• **WORK REQUEST A**
Please change "square" to "round" in the entries from the line with "GUCCI GG Marmont" up to and including the line with "5 pages written", and give those lines again with nothing else altered. Leave the pictures out.

Censorship & “Beyond Their Reach”

 

The older I become, the more I find that I squirm with embarrassment whenever I read the Ten Commandments. It’s not that I’m embarrassed by prohibitions or injunctions but, rather, I’m embarrassed that God found it necessary to give these particular ones. We generally give instructions to others based on our perception of their weaknesses and proclivities. And I can only conclude that God’s instructions reflect His understanding of the kind of people we are.

The prohibition against “graven images” suggests that mankind has a tendency to elevate and admire the works of his own hands over the God who made those hands to begin with. Centuries later, the apostle Paul made this explicit in his letter to the Romans when he described man as having “worshiped and served created things rather than the Creator”. So mankind apparently has an unhealthy tendency to overestimate the value of its own innovations. Peachy.

Alexander Leighton was a Puritan Scottish physician who penned a pamphlet in 1633 taking exception to the severity of the bishops and hierarchy of the Church of Scotland. In his pamphlet, he described the bishops as “anti-Christian and satanic”. (You know the Scots, when their dander is up they incline toward purple prose.) Dr. Leighton objected, along with other Puritans, to the imposition on their consciences of the extra-Biblical ceremonial requirements of the Church of England.

From a 19th century history by John Wingate Thornton:

“In substance, the prelates claimed that every word, ceremony, and article written in the Common Book of Prayer and in the Book of Ordination was as faultless and binding as the Book of God and must be acknowledged as such. The Puritans dared not say it. The prelates claimed to themselves – or, more modestly, to the church which they personified – an infallibility of judgment in all things pertaining to religion. The Puritans denied the claim. The prelates claimed obedience; the Puritans manhood; the prelates, spiritual lordship; the Puritans Christian liberty.”

In taking exception to Dr. Leighton’s pamphlet, Archbishop Laud (later elevated to the exalted position of Archbishop of Canterbury) sentenced Dr. Leighton without trial to be whipped at the pillory, branded, and to have his ears “cropped”. Reacting to accusations of abuse by becoming abusive has a long and rich history, still in evidence today whenever we observe the indignant reaction of those Islamists who respond to accusations of being violent by, well, becoming violent. A well-developed sense of irony is not something, apparently, that runs in Islamist circles.

• **ENTRIES SHOWN**
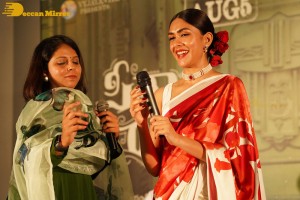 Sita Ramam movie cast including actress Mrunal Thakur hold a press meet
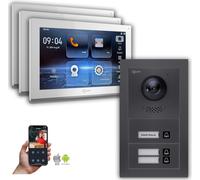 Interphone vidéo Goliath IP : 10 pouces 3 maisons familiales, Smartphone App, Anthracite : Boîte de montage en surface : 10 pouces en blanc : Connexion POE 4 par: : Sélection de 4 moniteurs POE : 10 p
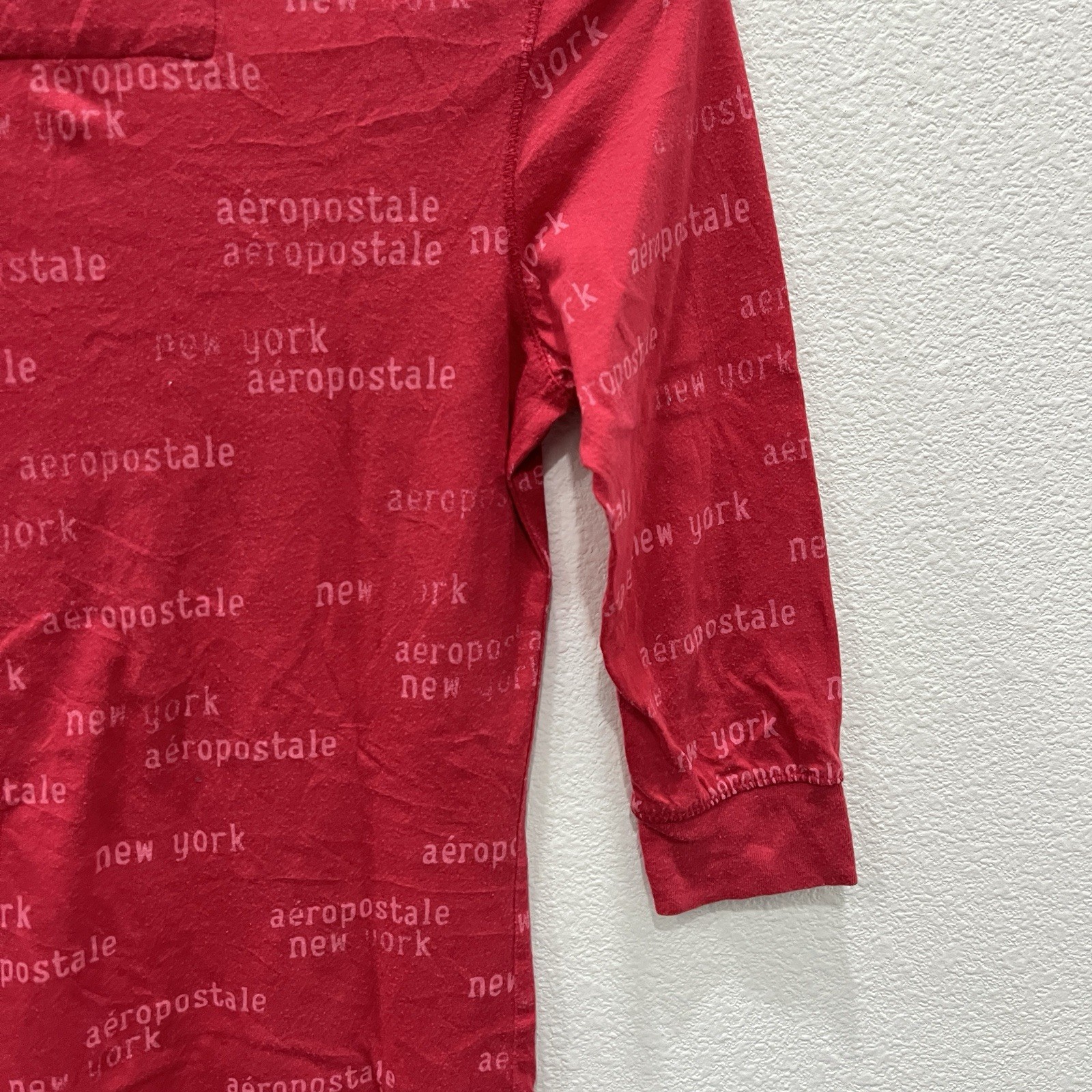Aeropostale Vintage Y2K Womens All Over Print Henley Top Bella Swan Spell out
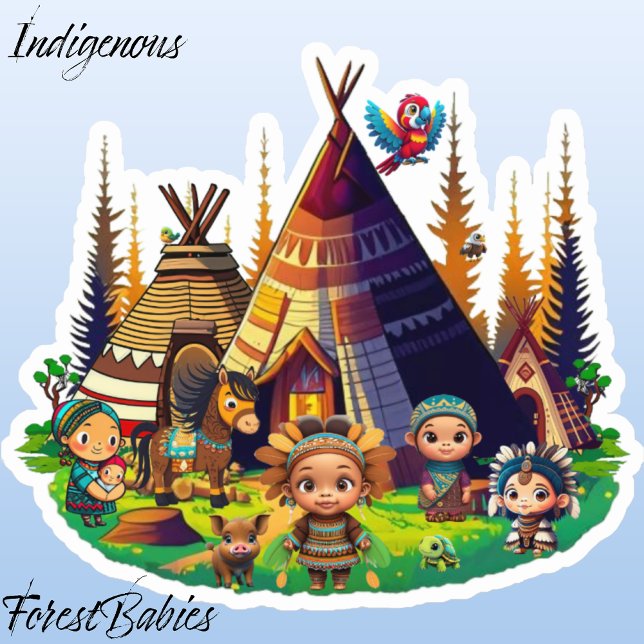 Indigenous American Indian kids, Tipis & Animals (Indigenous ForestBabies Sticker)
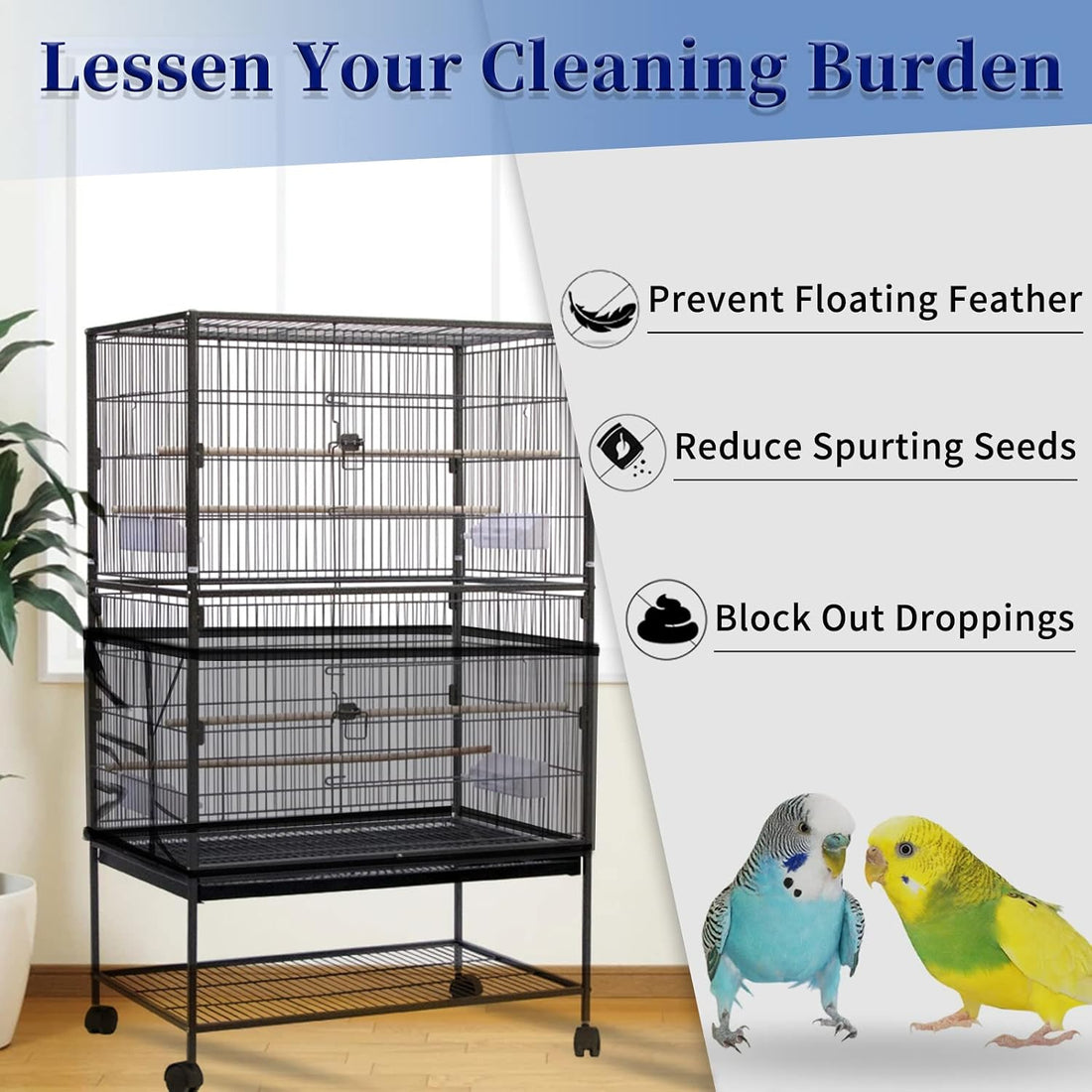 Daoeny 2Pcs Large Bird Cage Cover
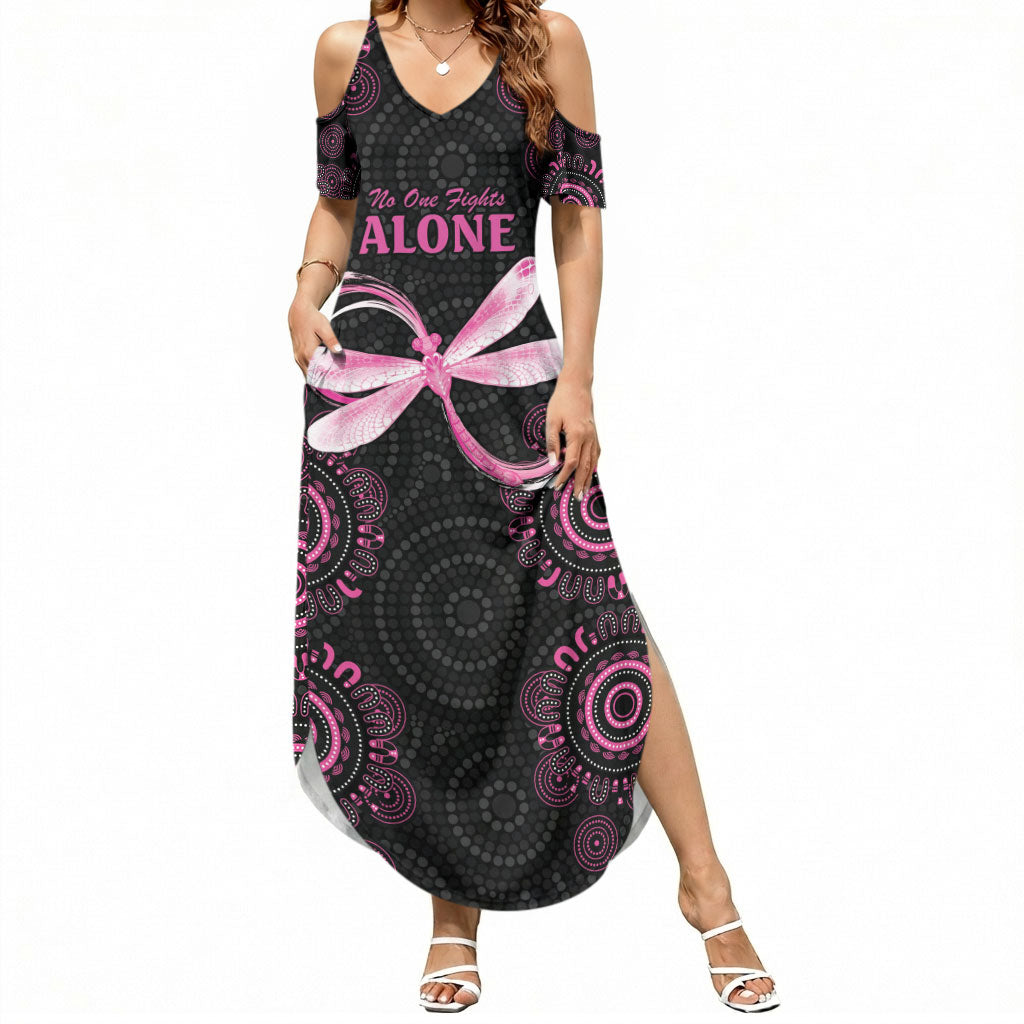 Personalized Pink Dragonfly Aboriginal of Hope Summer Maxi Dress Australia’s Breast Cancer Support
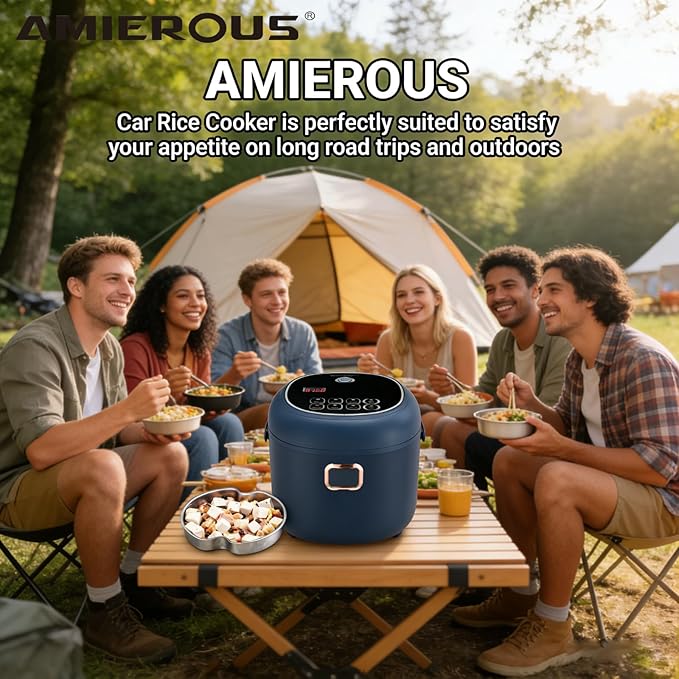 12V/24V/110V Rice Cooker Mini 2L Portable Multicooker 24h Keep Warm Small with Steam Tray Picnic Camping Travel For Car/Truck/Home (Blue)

* * *

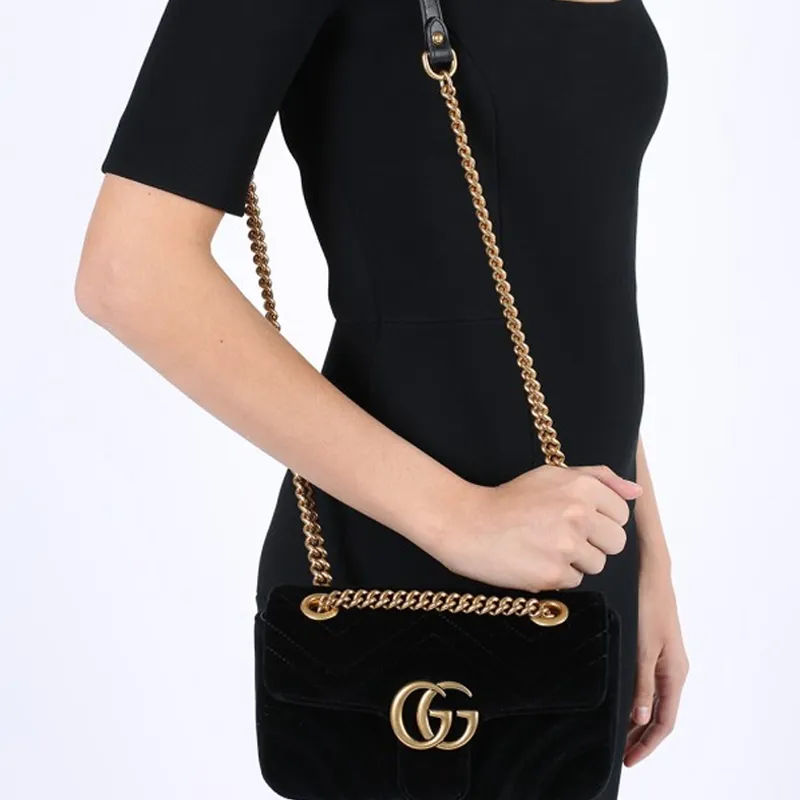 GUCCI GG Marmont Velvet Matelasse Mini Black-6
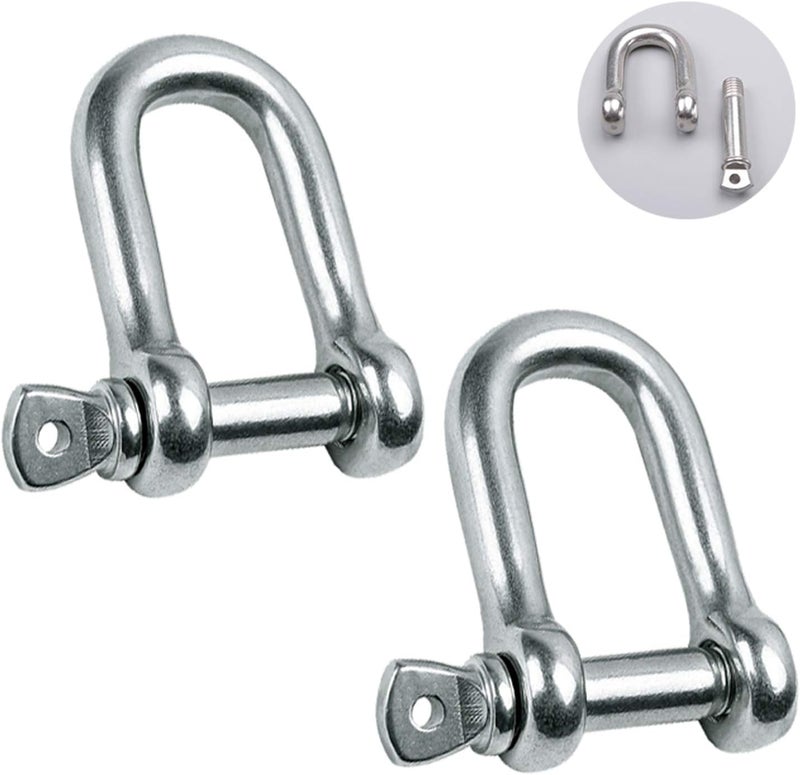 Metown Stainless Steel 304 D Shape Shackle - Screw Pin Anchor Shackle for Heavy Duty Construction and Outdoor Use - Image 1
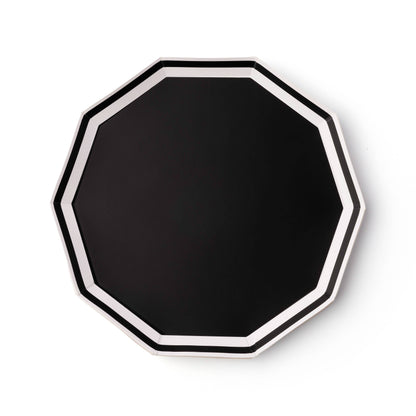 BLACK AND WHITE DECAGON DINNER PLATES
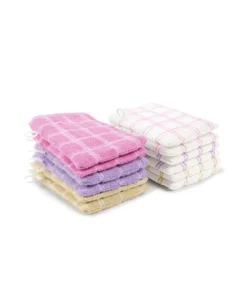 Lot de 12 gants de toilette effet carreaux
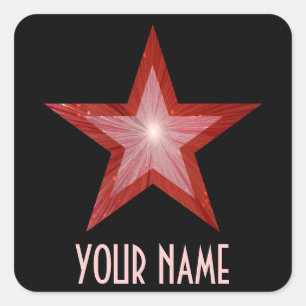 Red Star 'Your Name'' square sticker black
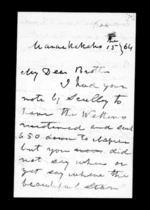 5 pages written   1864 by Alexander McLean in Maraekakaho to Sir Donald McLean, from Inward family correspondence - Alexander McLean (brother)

---

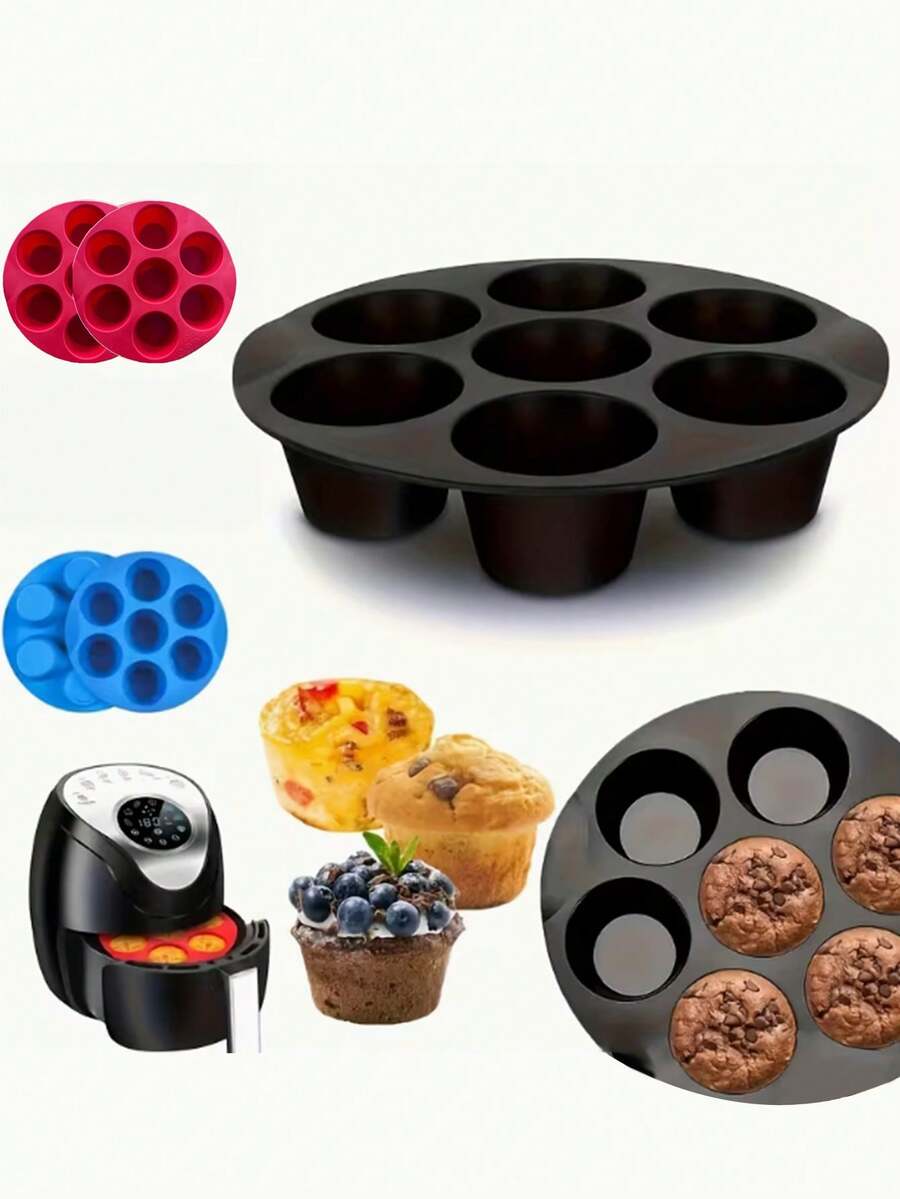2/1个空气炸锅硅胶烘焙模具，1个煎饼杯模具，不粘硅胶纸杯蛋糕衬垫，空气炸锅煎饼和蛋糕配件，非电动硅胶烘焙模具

• **WORK REQUEST B**
Quote the essay on censorship word for word from "In taking exception" up to and including "in Islamist circles.".

• **FINAL ANSWER A**
 GUCCI GG Marmont Velvet Matelasse Mini Black-6
 Metown Stainless Steel 304 D Shape Shackle - Screw Pin Anchor Shackle for Heavy Duty Construction and Outdoor Use - Image 1
 BLACK AND WHITE DECAGON DINNER PLATES
 Lot de 12 gants de toilette effet carreaux
 Red Star 'Your Name'' round sticker black
 5 pages written   1864 by Alexander McLean in Maraekakaho to Sir Donald McLean, from Inward family correspondence - Alexander McLean (brother)

• **FINAL ANSWER B**
In taking exception to Dr. Leighton’s pamphlet, Archbishop Laud (later elevated to the exalted position of Archbishop of Canterbury) sentenced Dr. Leighton without trial to be whipped at the pillory, branded, and to have his ears “cropped”. Reacting to accusations of abuse by becoming abusive has a long and rich history, still in evidence today whenever we observe the indignant reaction of those Islamists who respond to accusations of being violent by, well, becoming violent. A well-developed sense of irony is not something, apparently, that runs in Islamist circles.